Not exactly sure what LINQ to Objects does here internally, worst case it's checking every single element which would be O(n). The can be done a lot faster by taking advantage of the sorting with a binary search for the lower and upper bound in O(log n).

Second example - SelectMany over list of sets:

        var myListOfSortedSets = new List<SortedSet<int>>();
        // populate...

        var q = myListOfSortedSets.SelectMany(s => s).OrderBy(s => s);
        foreach (var n in q)
        {
            Console.WriteLine(n);
        }

If LINQ to SQL Objects were to take advantage of the sorting, it could effectively zipper-merge all the sorted sets into one large sorted list in O(n). The .OrderBy on the result could then be ignored as the list is already sorted.

Instead, SelectMany concatenates all the sorted sets into one large (now unsorted) list which will required another O(n log n) sort. This can easily be verified by removing the .OrderBy and observing the order in which the elements are written to the console.
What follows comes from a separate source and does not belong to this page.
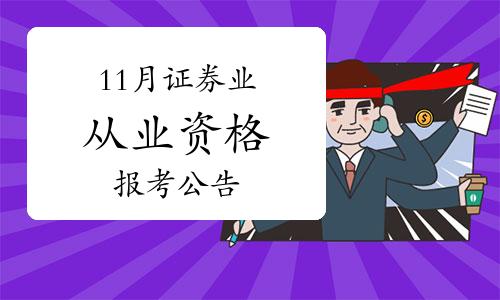 中国证券业协会官宣:2020年11月证券业从业人员资格考试公告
My question is: is there already an alternative, more efficient implementation of LINQ to SortedSet/SortedList out there?

i4o looks very interesting, but it seems to require secondary index collections to improve query performance on the original collection. I just want queries on my sorted collections to run faster by taking advantage of the sorting.

Answer

jessehouwing picture jessehouwing · Feb 3, 2013

The problem for LINQ is that it can't know the sorted set is ordered exactly the same way as the query expects. Since any ordered collection can be created with an IComparer / IComparable / Comparison<T>, there is no knowing that > 500000 actually makes sense. Maybe you've got a custom method on the comparer that first sorts by Odd/Even, then by number. In which case the order would be completely messed up and O(n) is required in all cases.

So to be on the safe side, LINQ will need to iterate through all elements in the Collection, even when it is sorted in some way. The default .Where implementation does not contain an optimization for ordered collections.

It might be possible to create an optimized version which keeps the existing ordering in mind while iterating, but it will be very difficult to do and to make it work in all cases.

You could create a Between method that uses the GetViewBetween method of SortedSet to return a new pre-ordered collection. Or would add the standard .Where as you'd normally would for any non-pre-sorted set.

Linq-to-SQL and Entity Framework make use if the IQueryable and will actually translate your Linq query to SQL and let the server handle the indexing, sorting, filtering etc.